Before moving to Step two — choosing a day of the week — make sure you sort out the paperwork. In December 2017, the Australian government introduced the Notice of Intended Marriage form, which must be filled and given to your celebrant at least a month (but no longer than 18 months) before your wedding day.

Do this early so that the slow-moving wheels of bureaucracy don’t get in the way of your soon-to-be wedded bliss.

Pick a day of the week, limiting yourself to Monday through Thursday

Now that the paperwork is filled out, it’s time to choose a date! Make sure that it doesn’t fall on the weekend, because venues and restaurants tend to be booked up well in advance for weekends.

Instead, throw your wedding on a Tuesday or Wednesday evening, and you’ll have the pick of the town. Doing our wedding on the Wednesday after Christmas meant I was able to easily book a salon session (still have to have fairy-tale hair even if it’s not a fairy-tale wedding) and a restaurant for the reception.

Choose a spot

Does your city have a beach, a beautiful park, a quaint river bridge, a majestic hiking trail, a cool overlook, or a photogenic monument? (If it has none of those things, maybe you should move.) Because your wedding is only three weeks away, you can actually rely on the weather forecast and choose a day when the weather looks like it’s going to be good.

Send out an email to a small number of guests

One of the advantages of a quickly planned wedding is that you don’t have to invite a shitload of people and you don’t have to send out expensive invitations in the mail or make a special website.
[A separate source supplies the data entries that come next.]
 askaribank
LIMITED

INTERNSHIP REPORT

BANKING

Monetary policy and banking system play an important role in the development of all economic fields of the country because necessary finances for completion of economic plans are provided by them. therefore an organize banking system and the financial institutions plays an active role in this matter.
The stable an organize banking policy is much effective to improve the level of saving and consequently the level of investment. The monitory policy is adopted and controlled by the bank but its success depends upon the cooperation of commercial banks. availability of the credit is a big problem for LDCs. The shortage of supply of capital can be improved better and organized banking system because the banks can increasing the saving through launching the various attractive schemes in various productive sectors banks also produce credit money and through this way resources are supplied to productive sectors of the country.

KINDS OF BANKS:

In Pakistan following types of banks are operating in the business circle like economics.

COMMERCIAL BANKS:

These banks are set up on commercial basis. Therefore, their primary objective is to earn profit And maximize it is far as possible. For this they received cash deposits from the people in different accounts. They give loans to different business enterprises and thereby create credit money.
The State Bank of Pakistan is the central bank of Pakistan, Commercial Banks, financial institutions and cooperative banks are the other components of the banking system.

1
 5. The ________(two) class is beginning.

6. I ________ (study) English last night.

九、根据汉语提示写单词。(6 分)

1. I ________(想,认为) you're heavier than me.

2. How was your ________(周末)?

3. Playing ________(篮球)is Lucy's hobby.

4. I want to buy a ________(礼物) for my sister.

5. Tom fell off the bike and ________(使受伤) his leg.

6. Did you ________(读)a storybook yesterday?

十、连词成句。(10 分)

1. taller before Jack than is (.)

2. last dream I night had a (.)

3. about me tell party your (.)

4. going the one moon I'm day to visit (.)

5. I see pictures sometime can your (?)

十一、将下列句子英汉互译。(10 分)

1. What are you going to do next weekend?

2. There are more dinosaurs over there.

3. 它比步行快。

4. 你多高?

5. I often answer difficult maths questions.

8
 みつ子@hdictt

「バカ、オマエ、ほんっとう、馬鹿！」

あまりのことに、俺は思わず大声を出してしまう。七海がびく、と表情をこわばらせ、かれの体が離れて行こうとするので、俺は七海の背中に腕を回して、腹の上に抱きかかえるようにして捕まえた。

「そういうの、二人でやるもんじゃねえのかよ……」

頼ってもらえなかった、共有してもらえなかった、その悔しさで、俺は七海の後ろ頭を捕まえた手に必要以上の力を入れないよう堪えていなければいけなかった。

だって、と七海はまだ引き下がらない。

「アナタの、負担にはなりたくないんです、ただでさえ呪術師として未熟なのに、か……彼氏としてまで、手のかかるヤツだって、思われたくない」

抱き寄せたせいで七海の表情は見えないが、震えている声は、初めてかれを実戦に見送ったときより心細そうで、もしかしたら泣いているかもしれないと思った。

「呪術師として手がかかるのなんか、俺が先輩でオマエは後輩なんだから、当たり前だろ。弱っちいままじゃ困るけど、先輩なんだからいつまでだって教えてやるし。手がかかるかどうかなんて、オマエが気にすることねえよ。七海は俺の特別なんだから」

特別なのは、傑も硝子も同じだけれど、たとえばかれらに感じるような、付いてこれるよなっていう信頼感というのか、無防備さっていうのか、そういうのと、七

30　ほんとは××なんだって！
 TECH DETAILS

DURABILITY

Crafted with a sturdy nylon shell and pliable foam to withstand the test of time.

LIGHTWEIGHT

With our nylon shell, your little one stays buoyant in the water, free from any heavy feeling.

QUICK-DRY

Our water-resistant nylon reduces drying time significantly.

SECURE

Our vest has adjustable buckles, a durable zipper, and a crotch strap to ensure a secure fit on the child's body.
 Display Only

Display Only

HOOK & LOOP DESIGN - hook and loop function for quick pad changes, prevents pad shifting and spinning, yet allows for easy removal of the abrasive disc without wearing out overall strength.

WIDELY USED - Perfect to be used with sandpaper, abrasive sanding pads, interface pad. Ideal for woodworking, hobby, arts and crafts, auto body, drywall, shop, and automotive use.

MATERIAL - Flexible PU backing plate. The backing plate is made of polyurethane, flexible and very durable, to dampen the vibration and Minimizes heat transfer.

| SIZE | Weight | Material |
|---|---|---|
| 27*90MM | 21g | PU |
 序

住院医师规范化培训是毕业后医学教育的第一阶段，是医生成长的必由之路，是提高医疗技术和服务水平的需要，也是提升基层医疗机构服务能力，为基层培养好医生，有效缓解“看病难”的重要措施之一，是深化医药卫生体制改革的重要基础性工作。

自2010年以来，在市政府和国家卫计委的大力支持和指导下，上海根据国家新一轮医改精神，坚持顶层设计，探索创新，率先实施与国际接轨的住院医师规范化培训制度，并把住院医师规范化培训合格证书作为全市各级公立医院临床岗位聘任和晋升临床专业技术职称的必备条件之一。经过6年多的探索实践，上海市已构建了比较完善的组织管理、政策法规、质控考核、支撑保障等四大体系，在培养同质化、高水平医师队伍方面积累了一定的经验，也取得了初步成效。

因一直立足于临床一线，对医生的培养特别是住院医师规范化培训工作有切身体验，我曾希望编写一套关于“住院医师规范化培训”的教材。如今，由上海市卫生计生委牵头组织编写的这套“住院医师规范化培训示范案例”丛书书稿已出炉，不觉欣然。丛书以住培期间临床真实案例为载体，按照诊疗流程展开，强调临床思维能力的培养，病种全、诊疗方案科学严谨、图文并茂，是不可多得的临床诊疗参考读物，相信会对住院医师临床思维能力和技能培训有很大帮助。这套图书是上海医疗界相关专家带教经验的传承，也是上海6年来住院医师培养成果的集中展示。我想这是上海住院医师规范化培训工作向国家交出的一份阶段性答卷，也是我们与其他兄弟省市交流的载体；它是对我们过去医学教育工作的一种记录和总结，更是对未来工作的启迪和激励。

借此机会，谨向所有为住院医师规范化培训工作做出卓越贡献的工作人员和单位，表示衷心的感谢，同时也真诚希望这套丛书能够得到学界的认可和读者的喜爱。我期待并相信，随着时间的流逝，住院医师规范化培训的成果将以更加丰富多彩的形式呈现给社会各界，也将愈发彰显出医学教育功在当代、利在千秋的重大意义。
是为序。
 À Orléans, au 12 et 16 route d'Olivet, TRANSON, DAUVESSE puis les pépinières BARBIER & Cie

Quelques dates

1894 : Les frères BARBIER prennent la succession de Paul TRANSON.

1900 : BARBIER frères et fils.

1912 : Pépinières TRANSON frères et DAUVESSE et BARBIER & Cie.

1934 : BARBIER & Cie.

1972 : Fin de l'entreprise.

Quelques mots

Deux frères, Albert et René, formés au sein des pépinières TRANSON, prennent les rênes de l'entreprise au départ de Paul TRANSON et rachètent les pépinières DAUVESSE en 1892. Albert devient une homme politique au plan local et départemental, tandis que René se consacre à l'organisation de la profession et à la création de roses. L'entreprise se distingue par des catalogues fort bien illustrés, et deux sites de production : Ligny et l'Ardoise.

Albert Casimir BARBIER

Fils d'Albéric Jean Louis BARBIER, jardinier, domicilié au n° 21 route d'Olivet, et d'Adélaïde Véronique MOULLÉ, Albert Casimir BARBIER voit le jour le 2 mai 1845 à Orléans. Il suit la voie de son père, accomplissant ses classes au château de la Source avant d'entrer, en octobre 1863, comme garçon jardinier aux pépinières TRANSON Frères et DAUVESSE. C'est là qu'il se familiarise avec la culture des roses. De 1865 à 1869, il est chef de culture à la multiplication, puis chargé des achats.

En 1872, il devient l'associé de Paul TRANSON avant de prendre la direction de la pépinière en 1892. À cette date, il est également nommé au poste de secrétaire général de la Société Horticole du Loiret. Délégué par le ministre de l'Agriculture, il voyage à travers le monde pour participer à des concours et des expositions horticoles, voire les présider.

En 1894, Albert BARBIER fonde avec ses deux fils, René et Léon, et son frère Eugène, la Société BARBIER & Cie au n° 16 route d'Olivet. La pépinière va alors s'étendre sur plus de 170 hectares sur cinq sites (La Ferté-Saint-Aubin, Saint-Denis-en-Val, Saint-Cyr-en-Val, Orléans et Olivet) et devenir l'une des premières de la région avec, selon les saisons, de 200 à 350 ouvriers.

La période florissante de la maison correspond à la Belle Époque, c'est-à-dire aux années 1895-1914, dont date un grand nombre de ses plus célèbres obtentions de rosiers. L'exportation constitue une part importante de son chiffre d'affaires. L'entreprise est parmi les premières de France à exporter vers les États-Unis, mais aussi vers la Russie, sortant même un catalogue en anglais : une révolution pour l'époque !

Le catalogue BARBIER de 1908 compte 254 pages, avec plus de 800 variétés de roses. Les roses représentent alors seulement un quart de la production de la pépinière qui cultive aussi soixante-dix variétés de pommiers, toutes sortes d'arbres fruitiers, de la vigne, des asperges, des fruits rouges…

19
There isn’t time! You just send out an email, letting people know it’s happening (or not, if you want to do a variation on this: the surprise three-week-wedding).

Your closest family members will be there, along with any close friends who are in town. You don’t have to worry about inviting all your colleagues, or the college friends you only keep up with on Facebook, or every single member of your distant bloodline, including that third cousin who you haven’t seen since you were six.

Plus, we live in the modern age: take advantage. We invited the friends and extended family who couldn’t be there in person to join us via Google Hang-out for a toast at the reception. It all worked out well and having fewer people in real live attendance means fewer plated dinners and more money to spend on the rest of your lives together. And hey, spending less on your wedding means you’re less likely to get divorced. Yay!

Just don’t

Bridesmaids and groomsmen: Fuck that. The origins of the wedding party are grotesque.

Don’t go crazy over the things people usually go crazy over

Get a wedding cake if you must. But because you’ll likely only have 20 or so people coming, you’ll only need a small one, and can ask your favourite neighbourhood baker to whip something up for you.

As for decorations, tap your craftiest friend or relative to take care of it. Part of the ethos of the three week wedding is to accept any help offered. It’s amazing what a creative person can do with candles and a few pretty bowls filled with water and floating flowers.

And as for a professional photographer and videographer, just make sure to invite at least one person with an iPhone X and a habit of posting beautiful Instagrams. You do not need 1000 photos from your BIG DAY and you do not need a wedding day video. Those videos never get watched, except by people who wind up divorcing and then it is bitterly while rage-crying, swearing and drinking copious amounts of wine.

Don’t fret

The best part of planning a three-week wedding is that, despite what you might think, it is not stressful at all. It’s more like planning a small dinner party than an awards ceremony. People’s expectations are low because you planned this in such a short amount of time. You don’t have hundreds of people attending that make everything complicated and expensive.

And you don’t have a ton of decisions to make, because you don’t have a year in advance to worry about every single detail of the day. That means you and your soon-to-be-legally-bound partner won’t have a million things about which to argue during the very long lead-up to your wedding.

So if you’re not married already, please consider this. And if you take my advice, don’t worry, I definitely don’t expect a “thank you”. The last bonus of the three week wedding: no gift registry and thus no thank you notes.